Namun sekali lagi juga diperlukan kesungguhan pemerintah membentuk postur pertahanan yang
disegani. Jika Presiden SBY sudah menyatakan anggaran pertahanan akan dinaikkan jadi 1,5 %
dari GDP, seharusnya kita dapat memesan alusista yang belum bisa di buat di dalam negeri
dalam jumlah yang signifikan. Karena seperti pernah seorang rekan milis ARC ungkapkan, ada
semacam rule of thumb dalam pembelian alutsita. Kalau dibawah selusin ya beli di luar, tapi
mungkin gak dikasih ToT. Kalau beli puluhan ya bisa lisensi. Kalau beli ratusan baru akan
ekonomis untuk buat sendiri atau kerjasama.
Civis Pacem Parabellum: Kemandirian Teknologi, Aspek Penting Ketahanan Nasional
Kesimpulannya sekarang tergantung pemerintahan yang berkuasa, apakah mau berpihak pada
penguasaan Iptek dan inovasi? karena suatu penemuan teknologi,walaupun sederhana
nampaknya, bisa jadi faktor yang menentukan kemenangan manakala satu negara berperang
dengan negara lain.
Contoh sejarah, saat pasukan Normandy di abad pertengahan mengalahkan tentara Anglo-Saxon
di pertempuran Hastings. Anglo-Saxon yang mengandalkan pasukan infantri berat( heavy
armoured) tidak menyangka pasukan kavaleri Normandy yang biasanya tak banyak berkutik
menghadapi infantri berat kali ini justru yang memporakporandakan barisan infantri berat
tersebut. Kuncinya ada pada penemuan sanggurdi (pijakan kaki) yang dipasang pada pelana
kuda. Sebelum ditemukannya sanggurdi, bertempur dari atas kuda adalah hal yang sulit karena
tak ada kontrol keseimbangan. Jadi mudah dijatuhkan oleh pasukan infantri biasa sekalipun.
Namun kali ini dengan sanggurdi, pasukan kavaleri Normandy dapat bermanuver dan bertempur
dengan stabil dan prima. Sehingga dengan mudah menghancurkan barisan infantri lawan.

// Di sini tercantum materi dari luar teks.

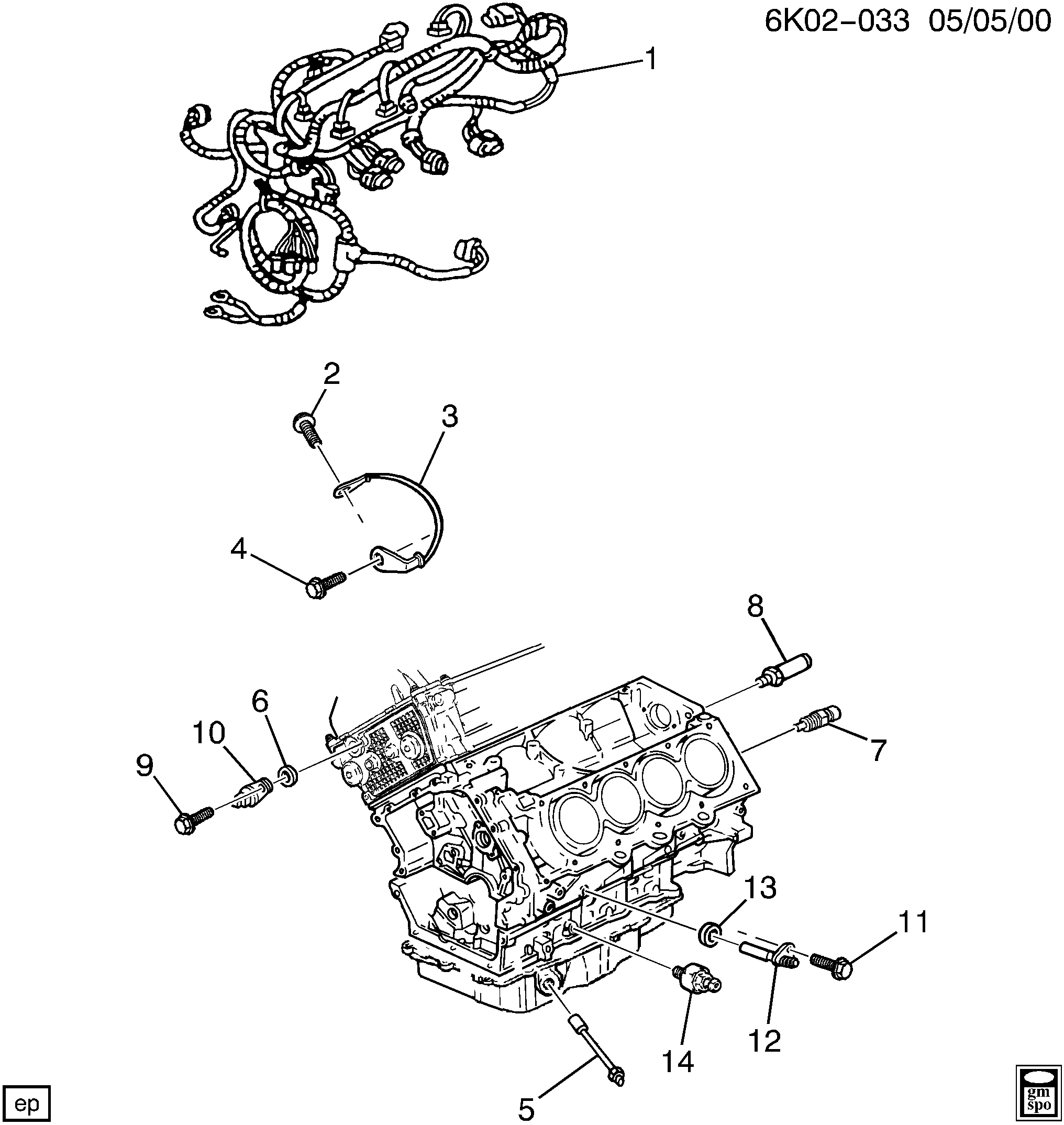 6K02-033 05/05/00

1

2

3

4

8

6

10

9

7

13

11

14

12

5

ep

gm spo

Contoh lain adalah datangnya bangsa Eropa menjajah Nusantara. Kerajaan Nusantara yang
masih bertempur menggunakan senjata tajam, sangat mudah ditaklukan oleh tentara Eropa yang
sudah familiar dengan mesiu dan artileri, sekalipun mereka berjumlah lebih sedikit.

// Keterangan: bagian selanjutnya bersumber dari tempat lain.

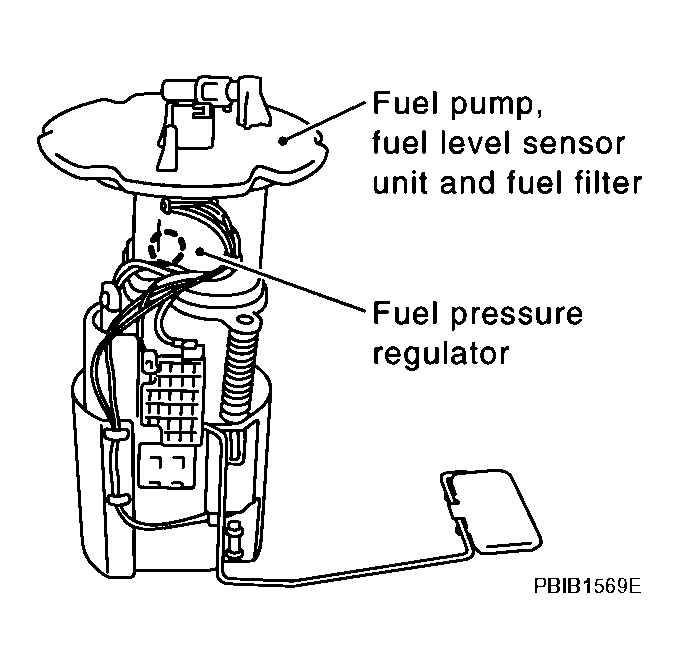 Fuel pump, fuel level sensor unit and fuel filter

Fuel pressure regulator

PBIB1569E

Sekarang, bagaimana bisa kita merasa aman beli alutsista mutakhir yang gelombang frekuensi
operasinya sudah diketahui negara pembuat. Ataupun teknologinya terkomputerisasi sedemikian
canggih namun membuat kita bergantung pada pemeliharaannya. Dan mungkin juga ada"patch
file" yang ditanam dalam softwarenya yang setiap saat bisa diaktifkan produsen senjata untuk
melumpuhkan sistem tersebut. Ingat kasus Irak di perang teluk pertama, denah dan rancangan
kompleks bunker-2 Irak dibongkar oleh sang desainer sendiri yang orang Jerman.
Memungkinkan AS merintis pengembangan "bunker buster" dan melumpuhkan sistem
pertahanan bawah tanah Irak.
Jadi jangan pernah meremehkan penguasaan teknologi, sekalipun negara kita nanti sudah kaya
dan mampu beli banyak alutsista canggih macam manapun. Kalau bermimpi saja kita tidak
berani bagaimana mau memulainya. So "Never give up the dreams" kata Honda.

A QUEST BEGINS WITH THE FIRST DREAM


A JOURNEY BEGINS WITH THE FIRST STEP
(mallinski)
*Tulisan yang sama pernah dimuat dalam milis ARC, dengan beberapa penyesuaian seperlunya.